Demonstrating the High-Performance Future of Hadoop at Strata

February 27, 2013 Paul M. Davis

Josh

The ten- and hundred-fold gains in productivity, speed, and accessibility that Pivotal HD brings to Hadoop took center stage at an afternoon breakout session at the Strata Conference on Wednesday, February 27th. Josh Klahr, Greenplum’s Vice President of Product Management, and Gavin Sherry, Senior Director of Engineering offered a deep dive into the High-Performance Future of the platform. Emphasizing Greenplum’s belief that Hadoop represents a fundamental paradigm shift, Klahr said, "relational databases changed the data fabric decades ago, and we believe Hadoop will change the data fabric in a similar fashion."

PivotalHD

The strengths of the platform are well-known within the enterprise: Hadoop is flexible, scalable, inexpensive, and fault-tolerant. A testament to that stability, Klahr shared that despite a disc failure during the Pivotal HD product launch on Monday morning, the demo went off without a hitch. Yet despite its many advantages, Hadoop presents numerous productivity challenges in the enterprise. There’s a fundamental skills gap within businesses using Hadoop, which often find it challenging to integrate the platform within the existing data environment. Klahr observed that in many enterprises, "people skilled in traditional BI or visualization tools have difficulty working with Hadoop for interactive analysis." Klahr cited an example case study, a large retailer boasting 2,000 Servers, 32,000 CPU Cores, 12,000 Disk Drives, and 128TB Memory, which only utilizes 20% of these prodigious resources.

Pivotal HD Architecture

Enter HAWQ, what Klahr named "The Crown Jewels of Greenplum," the result of 10 years of work on the Greenplum database. HAWQ, a scalable SQL database engine running on top of the Hadoop cluster, addresses the challenges of integrating Hadoop into an enterprise data environment. HAWQ is an SQL-compliant interface and query optimizer capable of horizontal scalability, robust data management, support for common Hadoop formats, interactive queries, and deep analytics. Moreover, it can eliminate the need to move large datasets between a Hadoop cluster running on commodity hardware, and a second environment for running SQL queries. This familiar process slows productivity, increases the risk of error, and requires analysts to pick and choose what data to pull out of the Hadoop cluster. "Our experience is that it’s a game-changer for customers who have been working with two different clusters," Klahr said.

HAWQ

Gavin Sherry shared deep insight into the architectural decisions made by Greenplum’s engineering team. The HAWQ Master Host runs directly on top of HDFS, parsing and optimizing queries, and managing data. This model offers cost-based optimization, robust join support, enhanced data security, multiple table formats, and more advantages, and has been "tested on a 1000 node best-of-breed cluster with academics and significant corporate partners," Sherry said.

Dynamic Pipelining

Unlike other efforts to bring SQL queries to Hadoop, HAWQ is lightning fast and stable, thanks to Dynamic Pipelining, a parallel data flow framework to stream data back through the cluster. It includes a run time execution environment, as well as a run time resource management layer, which ensures that queries are completed, even with very demanding queries requiring heavy cluster utilization. The query engine buffers data, spilling intermediate results to a local disk instead of HDFS, when necessary, Sherry explained. Presenting a demo to the audience, Sherry marveled at its speed, stating "it blows my mind that we’ve been able to so seamlessly integrate with Hadoop and deliver these results."
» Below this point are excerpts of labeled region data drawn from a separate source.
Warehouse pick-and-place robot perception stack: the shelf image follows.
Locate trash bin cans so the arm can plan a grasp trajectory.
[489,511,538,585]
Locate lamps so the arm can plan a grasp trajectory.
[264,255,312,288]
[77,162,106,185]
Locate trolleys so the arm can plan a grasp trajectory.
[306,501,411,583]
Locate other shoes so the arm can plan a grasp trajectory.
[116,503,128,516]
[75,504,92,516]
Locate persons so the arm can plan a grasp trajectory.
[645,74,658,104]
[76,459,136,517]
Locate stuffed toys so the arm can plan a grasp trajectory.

Klahr returned to demo HAWQ from a more traditional BI perspective. Klahr using his data visualization tool of choice, Tableau, to demo an interactive query on a billion rows of data, delivered in real-time from a Hadoop cluster in Las Vegas. He noted that he was using an off-the-shelf version of Tableau, and that the software views the cluster to be a traditional SQL database, no modifications required.
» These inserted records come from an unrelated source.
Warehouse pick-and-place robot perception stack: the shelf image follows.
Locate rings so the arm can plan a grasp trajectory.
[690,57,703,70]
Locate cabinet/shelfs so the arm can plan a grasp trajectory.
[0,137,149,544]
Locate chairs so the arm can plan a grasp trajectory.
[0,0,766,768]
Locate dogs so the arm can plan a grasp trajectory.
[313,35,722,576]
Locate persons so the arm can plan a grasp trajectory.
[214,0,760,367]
HAWQ Benchmarks vs. HiveHAWQ Benchmarks vs. Impala

Closing out the session, Klahr and Sherry presented a number of impressive results from benchmark tests. Greenplum compared a set of queries that completed using Hive, Impala, and HAWQ, using an industry standard dataset and two identical clusters, Pivotal HD and CDH. "A query you could do in 24 hours in Hive, we’re seeing them being done in 3 minutes," Klahr said. In horizontal scale testing, he added, "with HAWQ, as we doubled the number of nodes, we cut the query processing time in half." The increase in speed, productivity, and usability are transformational, Klahr emphasized. He closed the session by reiterating "The Importance of 10x," citing Steven Levy of Wired‘s observation, "Thousand-percent improvement requires rethinking problems entirely, exploring the edges of what’s technically possible, and having a lot more fun in the process."